Friday, May 07, 2010


Last week we established that our personal information has now become traceable and sellable due to the recent advances of ICT technology in Kenya. We noted that our local corporate bodies have traditionally being crucial custodians of our information and they have a duty of care in looking after it. It is now more important than ever to understand what social and legal obligation our local companies have to us in relation to the personal data they store.

Duty of care is a legal principle. It means that one must take reasonable steps to ensure their actions do not knowingly cause harm to another individual. In the context of personal information, it essentially means that the government, companies and owners of large databases would treat them as valuable data depositories that should be secured.

The flip side of duty of care is negligence, which is carelessness.

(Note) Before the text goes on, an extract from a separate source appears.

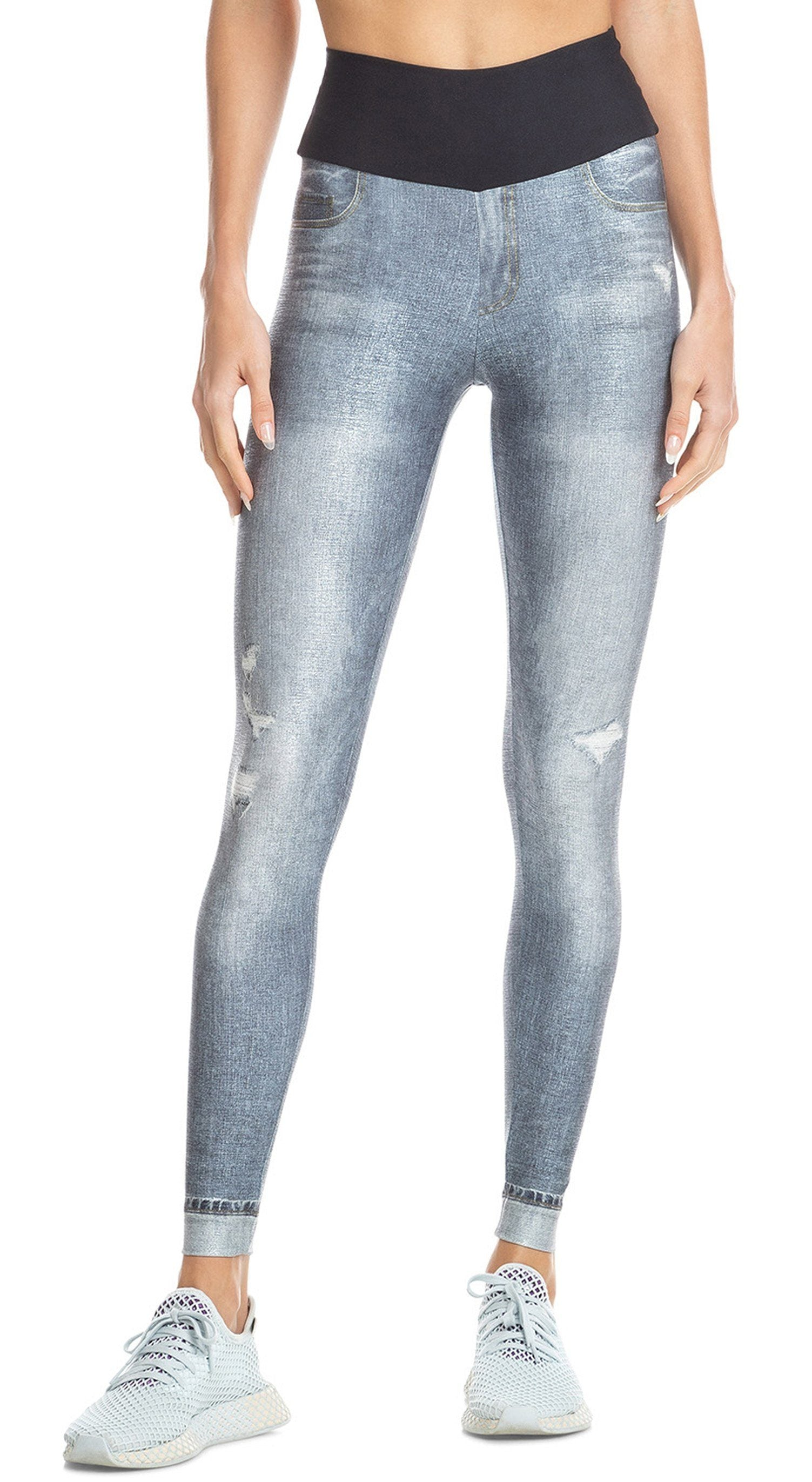 Mareled Jeans Legging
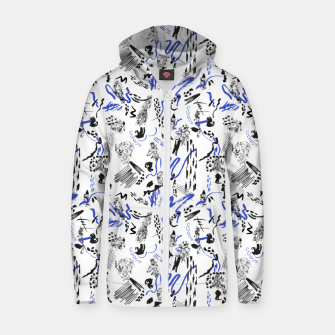 Thumbnail image of Modern abstract artistic strokes Sudadera con capucha y cremallera , Live Heroes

This is a failure to take reasonable care for the safety or well-being of others. The primary rider here is that negligent actions address issues of “reasonableness” or, put simply, what the reasonable person might have done or not done in the circumstances of a particular case. When dealing with information the question of whether reasonable security is implemented to protect it is addressed.

Kenyans should therefore demand professionalism from our firms. ICT security is a major pillar in any company that expounds its professionalism. These firms should build systems that are secure by design. It is unfortunate that what usually happens is that computer systems are designed with business functionality as the number one priority. The ICT security guys are usually involved at the end of the systems development cycle where they are required to patch up the security as best as they can.

For Kenyans to entrust their information, money and other resources in the burgeoning technological industry, companies must avoid data breaches. Sometimes data breaches do happen. In this kind of situation a company can be liable if it cannot prove that it had implemented a reasonable and robust security framework around its ICT systems.

E-commerce will inevitably boom as technology percolates to more Kenyans. When you have Kenyan companies building more secure systems this will feed through into trust which will then translate into Kenyans being attracted to companies they have faith in. This trust will only come through when they know that their personal information is secure. This sense of security will ultimately give the few companies who have invested in ICT security a competitive edge.